Detailed mathematical approach

Problem Summary

An urn contains \(C\) colors, each represented by \(B\) balls, so the total number of balls is \(CB\). We draw \(D\) balls uniformly without replacement and ask for the expected number of distinct colors that appear in the sample. For Problem 493, the concrete parameters are \((C,B,D)=(7,10,20)\).

Mathematical Approach

Let \(X\) be the number of distinct colors seen in the draw.
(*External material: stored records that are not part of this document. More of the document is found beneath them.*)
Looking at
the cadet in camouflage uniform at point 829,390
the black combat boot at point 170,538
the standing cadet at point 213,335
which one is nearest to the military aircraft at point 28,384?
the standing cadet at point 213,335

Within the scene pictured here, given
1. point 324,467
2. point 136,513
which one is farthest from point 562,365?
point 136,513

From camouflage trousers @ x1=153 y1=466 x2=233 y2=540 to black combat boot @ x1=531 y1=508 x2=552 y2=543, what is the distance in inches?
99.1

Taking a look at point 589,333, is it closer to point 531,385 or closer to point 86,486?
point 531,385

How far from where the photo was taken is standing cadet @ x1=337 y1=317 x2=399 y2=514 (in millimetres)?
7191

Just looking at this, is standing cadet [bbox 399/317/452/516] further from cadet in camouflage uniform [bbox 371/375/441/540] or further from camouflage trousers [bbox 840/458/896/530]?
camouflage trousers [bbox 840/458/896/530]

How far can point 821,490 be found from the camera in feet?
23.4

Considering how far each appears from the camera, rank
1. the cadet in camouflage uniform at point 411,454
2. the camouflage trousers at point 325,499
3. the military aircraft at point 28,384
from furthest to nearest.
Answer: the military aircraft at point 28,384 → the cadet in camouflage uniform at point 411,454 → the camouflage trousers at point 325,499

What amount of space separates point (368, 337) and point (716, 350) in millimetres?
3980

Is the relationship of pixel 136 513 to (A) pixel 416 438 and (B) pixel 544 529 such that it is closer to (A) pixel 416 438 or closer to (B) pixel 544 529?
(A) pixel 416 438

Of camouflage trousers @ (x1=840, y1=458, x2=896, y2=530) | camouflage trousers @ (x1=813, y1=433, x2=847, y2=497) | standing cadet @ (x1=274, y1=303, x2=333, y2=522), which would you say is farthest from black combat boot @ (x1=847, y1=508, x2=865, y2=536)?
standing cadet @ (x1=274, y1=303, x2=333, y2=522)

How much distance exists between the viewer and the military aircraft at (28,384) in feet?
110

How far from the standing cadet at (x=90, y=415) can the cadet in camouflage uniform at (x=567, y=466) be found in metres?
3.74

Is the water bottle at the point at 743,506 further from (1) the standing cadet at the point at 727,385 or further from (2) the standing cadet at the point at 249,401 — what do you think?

The key observation is that the expectation can be reduced to a single probability about one fixed color, and that probability is a simple hypergeometric complement.

Step 1: Model the Random Variable

For each color \(j\in\{1,\dots,C\}\), define an indicator variable \(I_j\) that equals \(1\) if color \(j\) appears at least once in the sample and equals \(0\) otherwise. Then the number of distinct colors is

$X=\sum_{j=1}^{C} I_j.$

This reformulation turns a seemingly global counting question into a sum of very small yes-or-no events, one event for each color.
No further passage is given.